Please restate word for word the line holding "Broiled Grapefruit Crisp cate0248" and every following line through the end of the entries.

Start of PROVIDED RECORDS

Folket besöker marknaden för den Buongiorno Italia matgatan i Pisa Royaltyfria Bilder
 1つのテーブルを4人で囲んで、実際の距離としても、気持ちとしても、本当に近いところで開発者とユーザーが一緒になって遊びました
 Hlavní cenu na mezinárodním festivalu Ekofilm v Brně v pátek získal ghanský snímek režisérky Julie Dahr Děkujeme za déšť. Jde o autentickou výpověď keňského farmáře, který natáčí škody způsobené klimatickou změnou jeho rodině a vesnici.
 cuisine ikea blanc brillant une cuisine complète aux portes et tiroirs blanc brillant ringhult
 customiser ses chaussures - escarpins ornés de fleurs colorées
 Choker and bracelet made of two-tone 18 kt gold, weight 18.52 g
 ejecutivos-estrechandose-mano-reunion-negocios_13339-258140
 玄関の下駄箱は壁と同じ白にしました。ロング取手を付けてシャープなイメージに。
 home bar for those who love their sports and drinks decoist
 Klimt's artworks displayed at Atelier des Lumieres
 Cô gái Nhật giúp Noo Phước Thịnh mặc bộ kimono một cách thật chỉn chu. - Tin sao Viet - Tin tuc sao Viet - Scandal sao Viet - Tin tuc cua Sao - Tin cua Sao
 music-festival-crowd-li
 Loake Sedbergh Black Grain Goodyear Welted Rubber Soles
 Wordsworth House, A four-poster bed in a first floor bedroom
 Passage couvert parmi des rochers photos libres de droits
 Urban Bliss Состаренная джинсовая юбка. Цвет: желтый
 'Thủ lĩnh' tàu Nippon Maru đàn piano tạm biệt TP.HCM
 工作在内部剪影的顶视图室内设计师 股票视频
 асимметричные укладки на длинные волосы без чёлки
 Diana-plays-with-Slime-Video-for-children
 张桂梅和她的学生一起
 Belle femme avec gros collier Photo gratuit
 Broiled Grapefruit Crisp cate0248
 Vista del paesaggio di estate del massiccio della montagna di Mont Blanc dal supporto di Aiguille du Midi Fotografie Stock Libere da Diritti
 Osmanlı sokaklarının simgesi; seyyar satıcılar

End of PROVIDED RECORDS

# [ANSWER]
 Broiled Grapefruit Crisp cate0248
 Vista del paesaggio di estate del massiccio della montagna di Mont Blanc dal supporto di Aiguille du Midi Fotografie Stock Libere da Diritti
 Osmanlı sokaklarının simgesi; seyyar satıcılar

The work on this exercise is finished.